8 Years Later, Charges Filed Against Detroit Mall Security Guards in Man's Death

Michigan's attorney general announced charges against four mall security guards in the death of McKenzie Cochran at a Detroit mall almost eight years ago.

Amid the outrage over the death of George Floyd, Cochran's case saw renewed interest and recognition. New evidence provided to authorities led to the charges against the men.

Allegedly, the security guards hit Cochran with pepper spray at Northland Mall.

Moments before the struggle between Cochran and security guards, a jewelry store had reported that Cochran was making threats.

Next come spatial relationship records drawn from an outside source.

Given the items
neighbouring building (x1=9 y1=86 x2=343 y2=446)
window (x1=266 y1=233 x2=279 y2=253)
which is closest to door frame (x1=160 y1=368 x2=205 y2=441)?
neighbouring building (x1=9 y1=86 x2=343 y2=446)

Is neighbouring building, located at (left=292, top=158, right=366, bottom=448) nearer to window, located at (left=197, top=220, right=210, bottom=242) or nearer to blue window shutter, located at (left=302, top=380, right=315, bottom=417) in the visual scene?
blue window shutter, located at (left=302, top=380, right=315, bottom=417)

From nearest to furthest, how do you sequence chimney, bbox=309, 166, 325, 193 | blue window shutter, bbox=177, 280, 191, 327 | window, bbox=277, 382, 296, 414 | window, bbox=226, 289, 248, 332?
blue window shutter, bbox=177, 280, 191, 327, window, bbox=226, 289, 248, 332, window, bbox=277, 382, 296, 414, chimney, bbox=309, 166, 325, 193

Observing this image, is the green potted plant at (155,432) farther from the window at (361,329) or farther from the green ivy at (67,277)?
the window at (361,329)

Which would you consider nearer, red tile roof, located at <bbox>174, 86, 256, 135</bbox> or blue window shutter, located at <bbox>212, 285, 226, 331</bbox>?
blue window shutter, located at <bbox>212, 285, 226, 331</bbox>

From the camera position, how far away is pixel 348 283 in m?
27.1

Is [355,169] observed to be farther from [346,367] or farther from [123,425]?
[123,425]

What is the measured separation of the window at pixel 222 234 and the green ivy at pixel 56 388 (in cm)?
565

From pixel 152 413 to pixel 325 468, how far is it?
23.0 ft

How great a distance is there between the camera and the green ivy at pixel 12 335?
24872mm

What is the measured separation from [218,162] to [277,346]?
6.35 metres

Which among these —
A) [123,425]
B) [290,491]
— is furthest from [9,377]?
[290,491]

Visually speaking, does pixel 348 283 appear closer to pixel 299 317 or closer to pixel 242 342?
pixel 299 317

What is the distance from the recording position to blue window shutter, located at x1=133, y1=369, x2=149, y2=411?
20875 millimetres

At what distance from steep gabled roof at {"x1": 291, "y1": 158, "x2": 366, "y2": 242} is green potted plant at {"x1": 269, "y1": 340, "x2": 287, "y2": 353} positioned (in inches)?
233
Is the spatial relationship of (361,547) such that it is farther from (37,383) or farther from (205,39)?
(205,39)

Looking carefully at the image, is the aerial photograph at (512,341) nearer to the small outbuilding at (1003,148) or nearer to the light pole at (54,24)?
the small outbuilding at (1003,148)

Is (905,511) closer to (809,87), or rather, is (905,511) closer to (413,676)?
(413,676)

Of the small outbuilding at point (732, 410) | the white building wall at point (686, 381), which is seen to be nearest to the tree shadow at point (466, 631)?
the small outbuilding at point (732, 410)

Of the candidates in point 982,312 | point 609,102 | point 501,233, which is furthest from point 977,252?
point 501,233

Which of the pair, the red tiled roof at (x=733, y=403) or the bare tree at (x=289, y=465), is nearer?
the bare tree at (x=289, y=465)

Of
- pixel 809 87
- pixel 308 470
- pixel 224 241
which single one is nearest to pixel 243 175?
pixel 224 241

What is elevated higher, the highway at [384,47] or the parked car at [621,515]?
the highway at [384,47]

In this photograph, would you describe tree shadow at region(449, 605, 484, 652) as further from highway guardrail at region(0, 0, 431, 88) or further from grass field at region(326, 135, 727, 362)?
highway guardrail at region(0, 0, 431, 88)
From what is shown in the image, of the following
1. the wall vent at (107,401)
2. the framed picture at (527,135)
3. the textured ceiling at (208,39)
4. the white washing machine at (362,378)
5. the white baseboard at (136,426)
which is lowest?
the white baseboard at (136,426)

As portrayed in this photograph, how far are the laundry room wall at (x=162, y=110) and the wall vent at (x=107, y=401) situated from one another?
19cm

According to witnesses, Cochran was trapped on the floor and handcuffed before dying of compression asphyxiation, after he "repeatedly told security guards that he could not breathe," Attorney General Dana Nessel said.

Witnesses said Cochran was heard saying: "I'm not resisting — I can't breathe."

The Oakland County prosecutor at the time, Jessica Cooper, declined to file charges, claiming the guards had no intent to harm Cochran.

But Nessel charged Lucius Hamilton, John Seiberling, Gaven King and Aaron Maree with involuntary manslaughter, alleging Cochran's death occurred due to negligent acts performed by the guards.

"Law enforcement doesn't always get things right," said Nessel, referring to the previous convictions. "But it is equally important for us to recognize that justice is also undermined when those who are guilty of abhorrent crimes are allowed to go free."

For more reporting from the Associated Press, see below.

Michigan AG defends man's death at mall
New evidence turns attention to McKenzie Cochran's case. Attorney General Dana Nessel announces charges for several security guards from Northland Mall in the 2014 death of McKenzie Cochran during a news conference in Detroit on Thursday, Oct. 14, 2021 Max Ortiz/AP

"We do have additional evidence that (Cooper) did not have in 2014," Nessel said. "Whether or not that information, had it been available, would have made a difference in her assessment, I can't tell you."

"My client and his family are in absolute disbelief," said George Gostias, an attorney for King, noting the number of years since Cochran's death and the previous legal conclusion.

King's attorney said the charge wasn't warranted. Seiberling's attorney didn't return a call seeking comment. Hamilton and Maree were expected to appear in court Thursday.

Nessel acknowledged that evidence gathered during a lawsuit by Cochran's family was shared with investigators. She also suggested the guards didn't follow internal policies about the use of handcuffs.

Karen McDonald, the new prosecutor in Oakland County, raised the Cochran case in her campaign to defeat Cooper. She welcomed the charges.

"We have moved forward as a community, as a state, as a country, and we no longer swipe these things to the side when we know there's been wrongdoing," McDonald said at Nessel's news conference.